Obviously, I don’t know the inner workings of M&S management, but you can get a good feeling from these experiences and contrast that with the level of commitment that other brands have for China.



OC&C Strategy Consultants

[Editor's note: Martin was Marks & Spencer's regional director for Asia from January 2012 to November 2013, when he was supporting the growth of 130+ stores in China, Hong Kong, India and Southeast Asia, as well as the launch of M&S’s e-commerce site in China.]

When a brand decides to leave a particular market, there is always an impact on its reputation. People get disappointed that they cannot buy the brand anymore. This did not only happen in China for M&S. It also happened in France where M&S left the French market twice, the second time for the same reason as in China.

One thing I want to emphasise is that there is no reason to comment on M&S's decision to leave China in a negative way. It is just a mature, responsible decision made in a context of limited overall resources and as a matter of prioritisation.

China required large long-term investments in all aspects of the business (product, communications, store expansion, internet) before getting a return. And M&S had other major projects that also required a lot of investment, like the development of their e-commerce platform and logistics in the UK. They could not do everything at the same time and chose to invest in the capabilities that seemed to give them the best likely return in the long run.

The possibility of the Marks & Spencer brand re-entering China under a different business model is there. Many brands operate in China through a cross-border e-commerce model. Therefore it is conceivable that Chinese customers who like the M&S brand may wish to shop on and get M&S goods delivered directly from the UK. I am not sure if the brand's website supports deliveries to China yet, but if it does not, it would not be very difficult to make this happen: M&S goods can already be shipped directly from the UK to Australian customers.

M&S did not have a lot of brand equity in China because the number of physical M&S stores was never very big (15 stores only). In a recent OC&C research report, we showed that there is a strong correlation between brand equity and the number of stores that a brand has opened in China. Even with the growing importance of the e-commerce channel, stores remain the key brand experience driver for retailers, and therefore the key contributor to brand awareness.

M&S's decision to leave China is just a mature, responsible decision made in a context of limited overall resources.

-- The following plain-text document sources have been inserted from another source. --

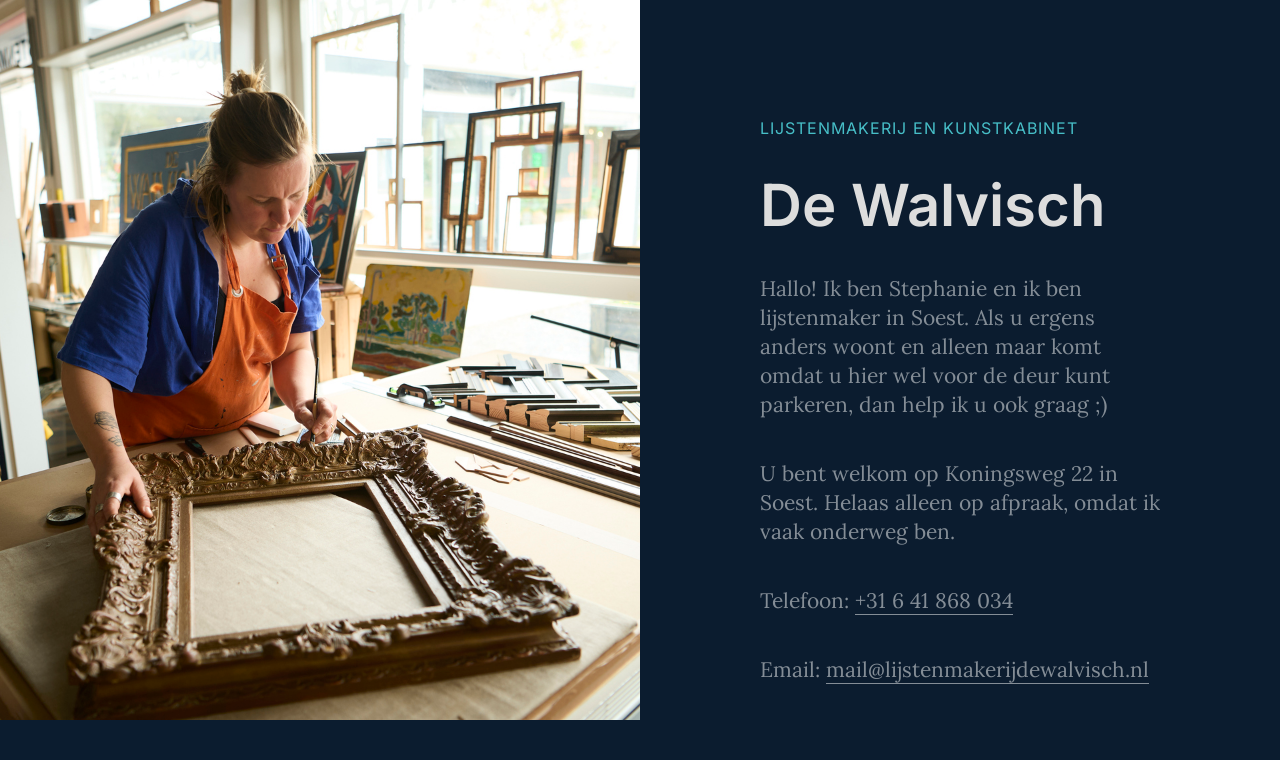

--- FILE ---
content_type: text/html; charset=utf-8
request_url: https://www.lijstenmakerijdewalvisch.nl/products/bij-st-agnite-tot-utrecht
body_size: 1703
content:
<!DOCTYPE html>
<html lang="nl-nl">

<head>
	<meta name="generator" content="Hugo 0.147.7">
  <meta charset="utf-8" />
<meta name="viewport" content="width=device-width,initial-scale=1" />


<title>Lijstenmakerij de Walvisch</title>


<meta name="robots" content="index, follow" />
<meta name="referrer" content="always" />


<meta property="og:title" content="Lijstenmakerij de Walvisch" />

<meta property="og:url" content="https://dcea469e.walvisch-site.pages.dev/" />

When it comes to marketing communications, in general retailers like M&S consider that the storefront (windows, imagery, visual merchandising) is their main communication medium. Another retailer, Zara, is famous for not investing in advertising at all. Therefore it is not surprising that M&S did not spend a lot on communications in China, apart from events with celebrities and limited campaigns to support store openings. Then, after the decision was made to leave China, it was even less of a priority to invest in communications.

In the UK, where M&S is much more active in the local media, the brand leverages the full range of communication channels, from TV to the internet.